>>>

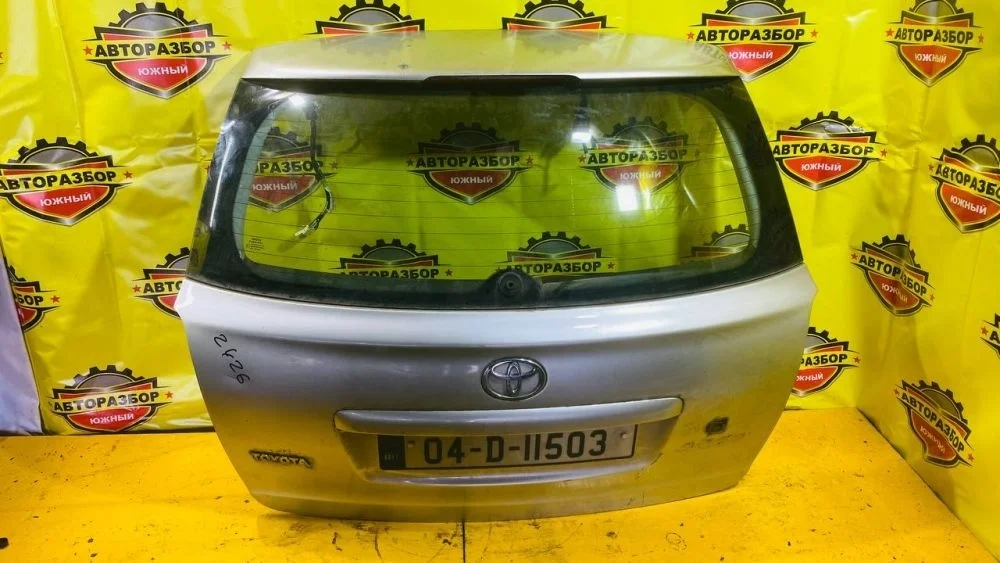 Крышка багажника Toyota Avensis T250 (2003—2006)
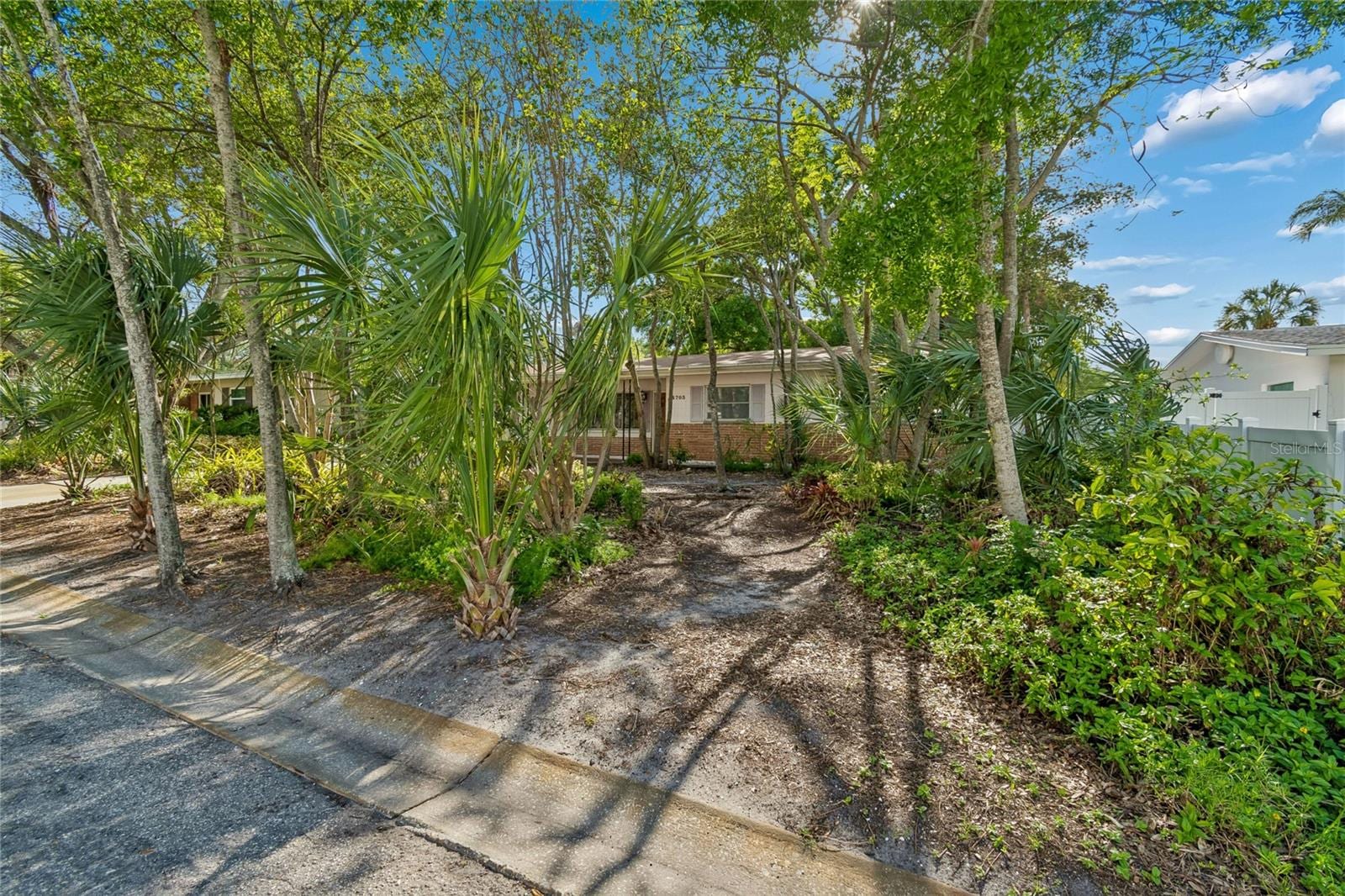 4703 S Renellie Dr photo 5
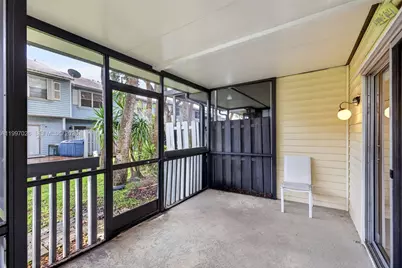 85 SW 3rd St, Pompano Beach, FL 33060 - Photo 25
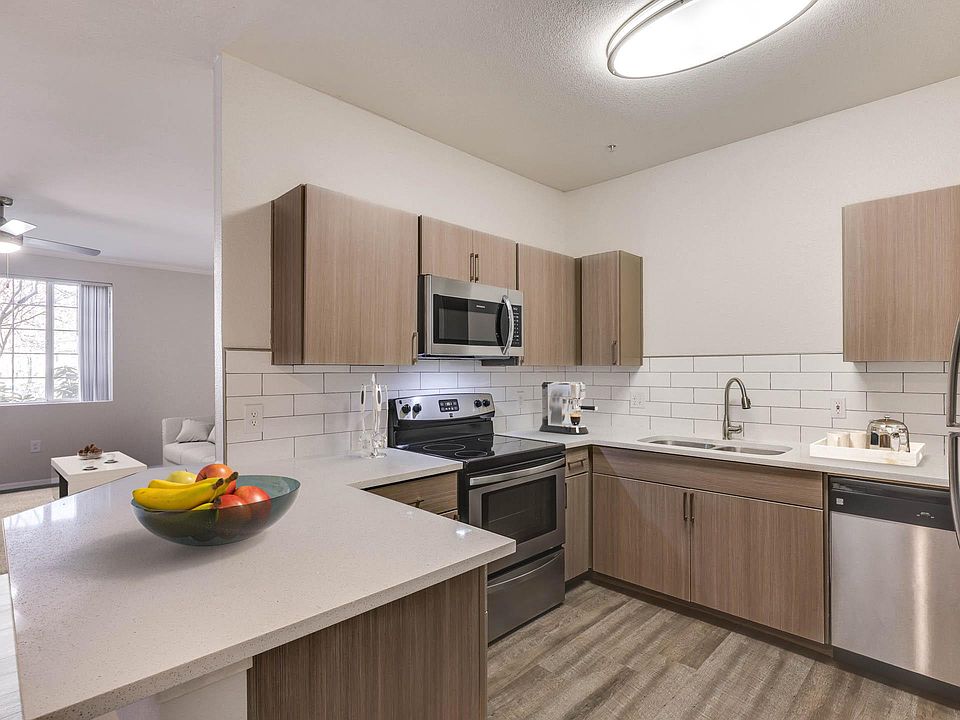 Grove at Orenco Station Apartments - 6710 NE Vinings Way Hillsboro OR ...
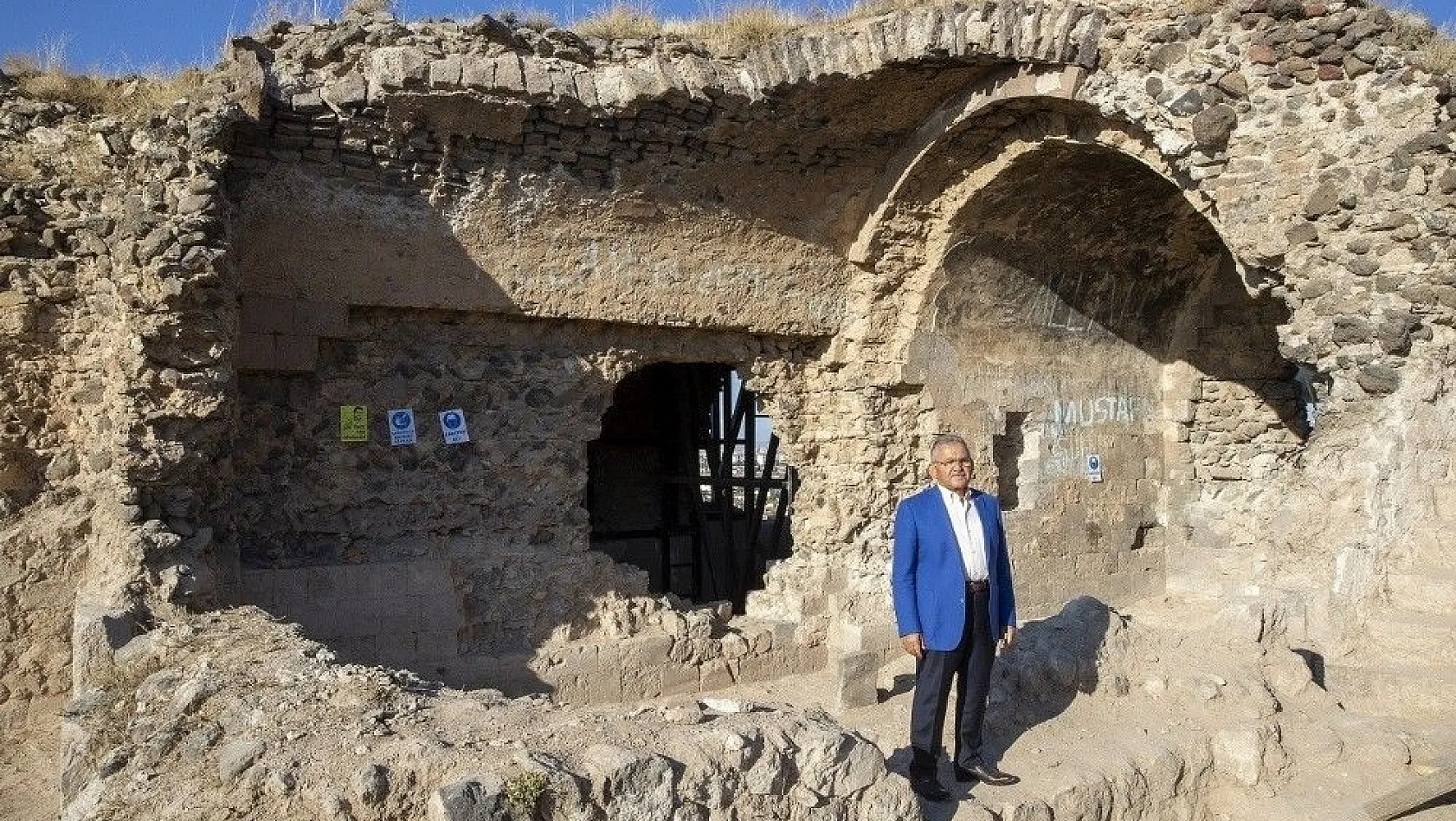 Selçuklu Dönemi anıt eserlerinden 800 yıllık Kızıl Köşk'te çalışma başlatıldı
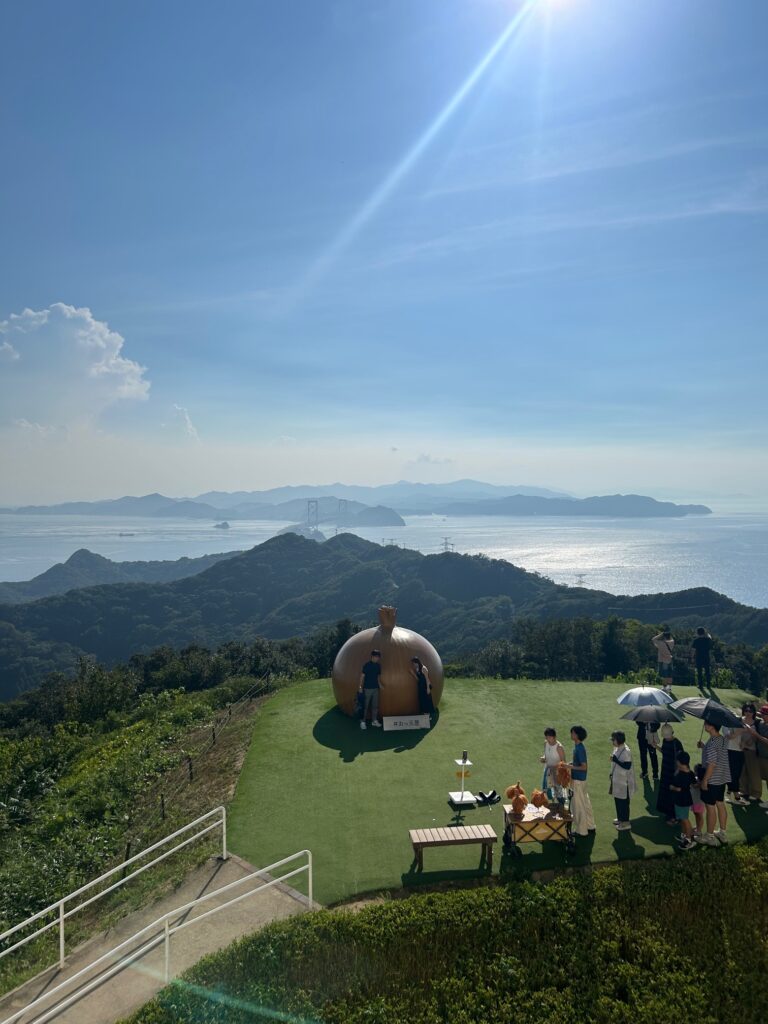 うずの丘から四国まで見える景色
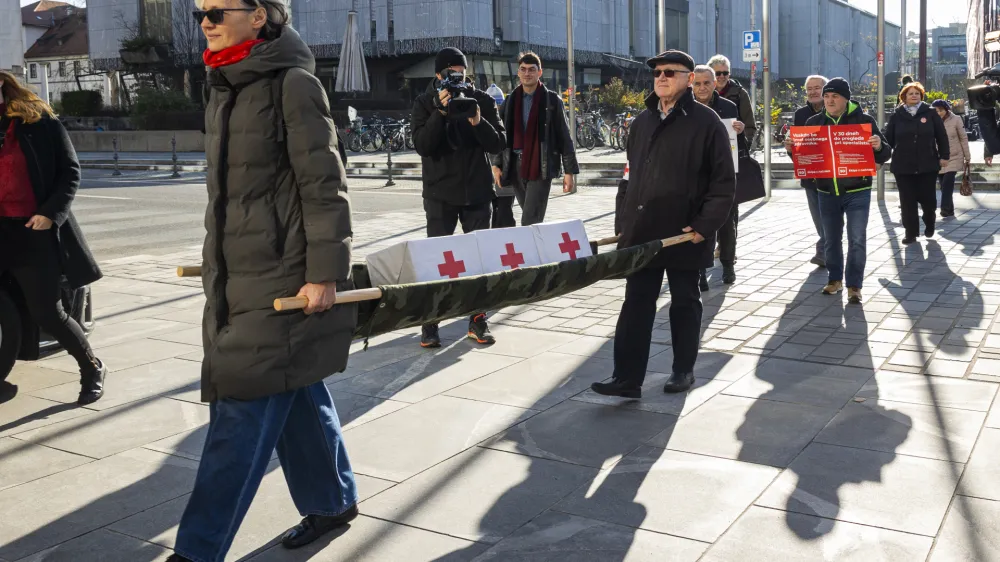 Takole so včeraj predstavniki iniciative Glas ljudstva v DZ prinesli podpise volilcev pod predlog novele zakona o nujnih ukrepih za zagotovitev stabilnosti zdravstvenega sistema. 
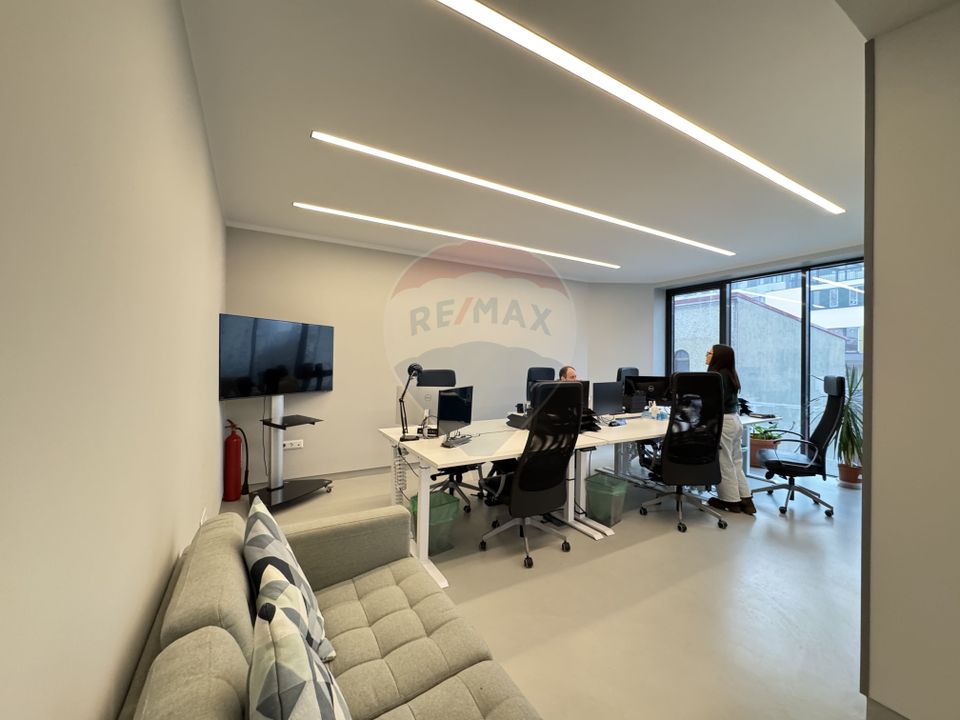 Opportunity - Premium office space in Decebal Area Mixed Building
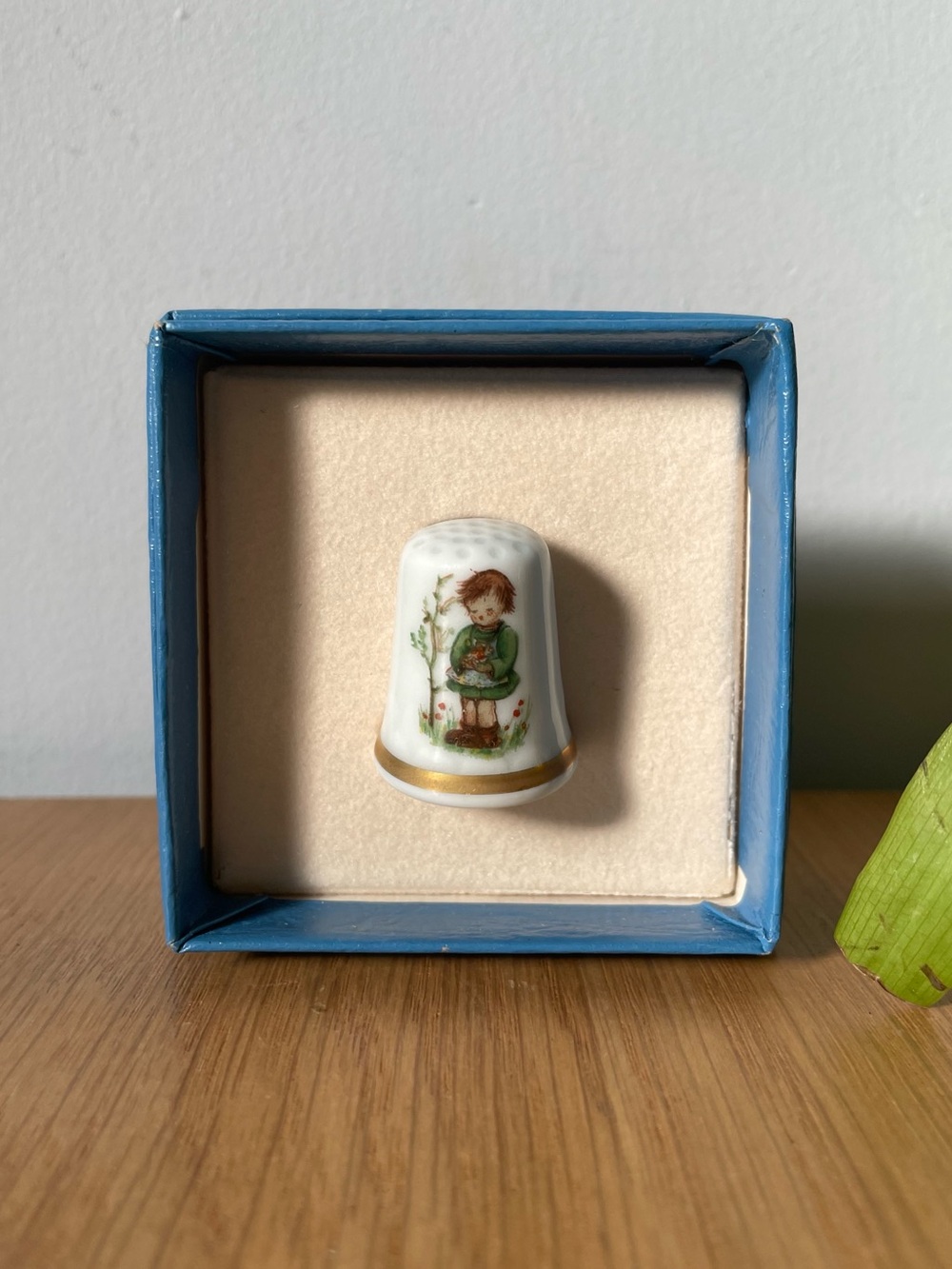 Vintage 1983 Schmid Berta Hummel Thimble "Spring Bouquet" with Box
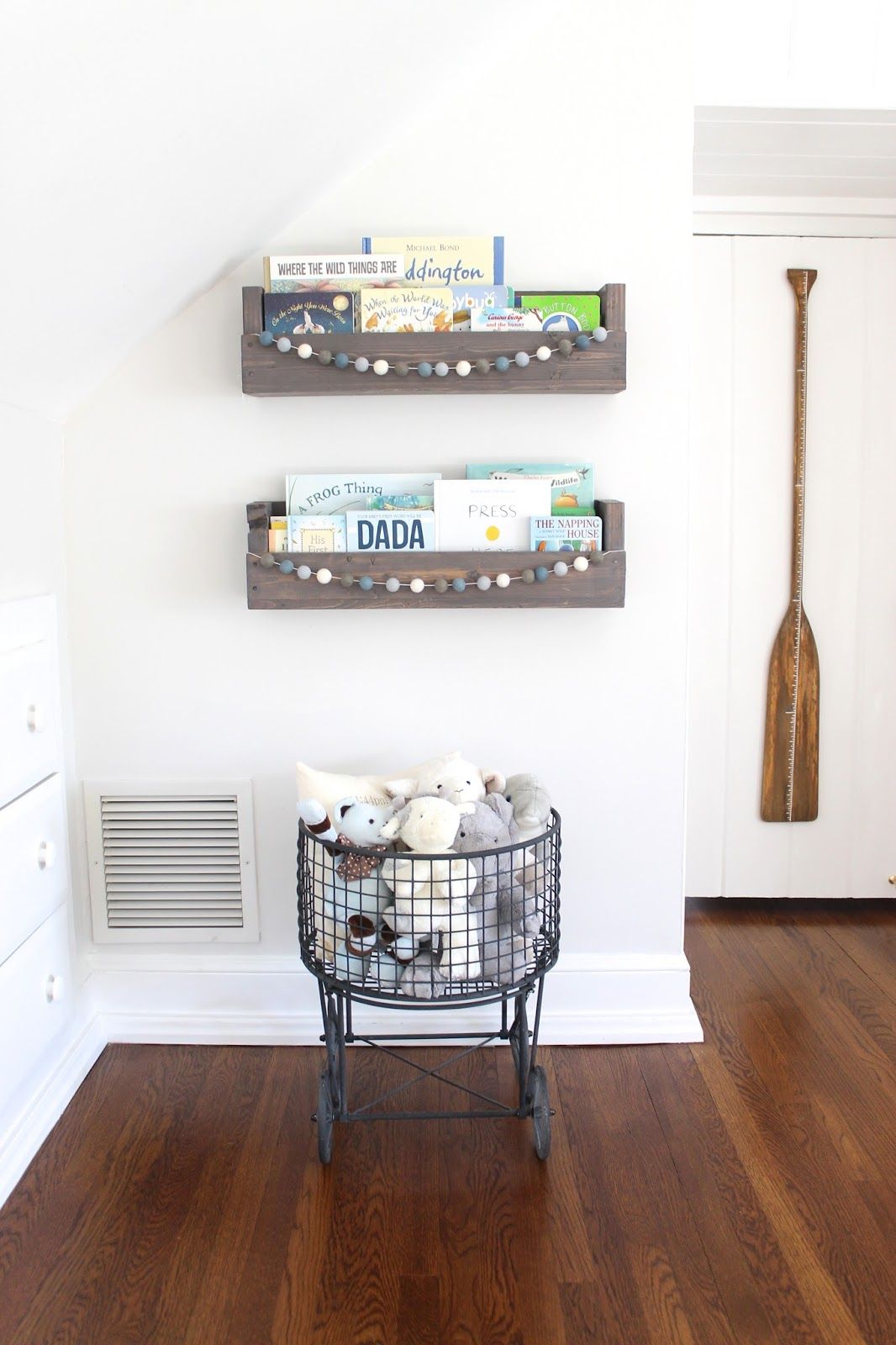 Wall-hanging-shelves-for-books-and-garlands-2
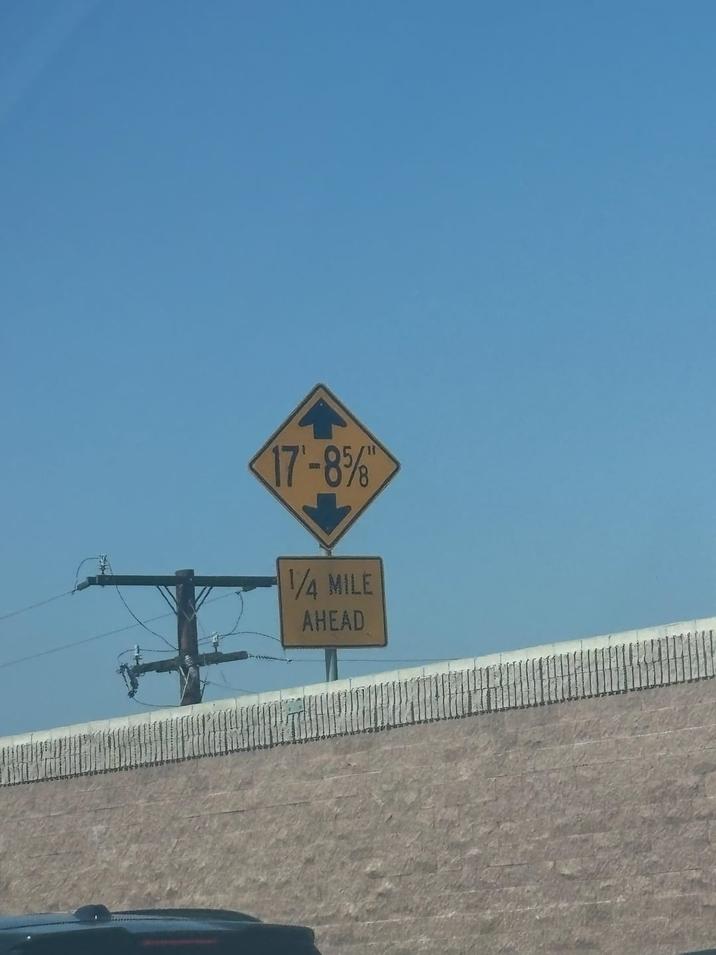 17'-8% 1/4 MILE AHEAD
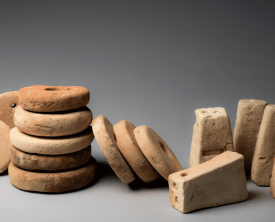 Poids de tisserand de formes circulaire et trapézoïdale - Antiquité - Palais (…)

<<<

EXERCISE AIM>
Rewrite all of the records above, replacing "office space" with "retail space" and leaving everything else unchanged. Leave the pictures out of your answer.

RESPONSE TO THIS EXERCISE>
 Крышка багажника Toyota Avensis T250 (2003—2006)
 4703 S Renellie Dr photo 5
 85 SW 3rd St, Pompano Beach, FL 33060 - Photo 25
 Grove at Orenco Station Apartments - 6710 NE Vinings Way Hillsboro OR ...
 Selçuklu Dönemi anıt eserlerinden 800 yıllık Kızıl Köşk'te çalışma başlatıldı
 うずの丘から四国まで見える景色
 Takole so včeraj predstavniki iniciative Glas ljudstva v DZ prinesli podpise volilcev pod predlog novele zakona o nujnih ukrepih za zagotovitev stabilnosti zdravstvenega sistema. 
 Opportunity - Premium retail space in Decebal Area Mixed Building
 Vintage 1983 Schmid Berta Hummel Thimble "Spring Bouquet" with Box
 Wall-hanging-shelves-for-books-and-garlands-2
 17'-8% 1/4 MILE AHEAD
 Poids de tisserand de formes circulaire et trapézoïdale - Antiquité - Palais (…)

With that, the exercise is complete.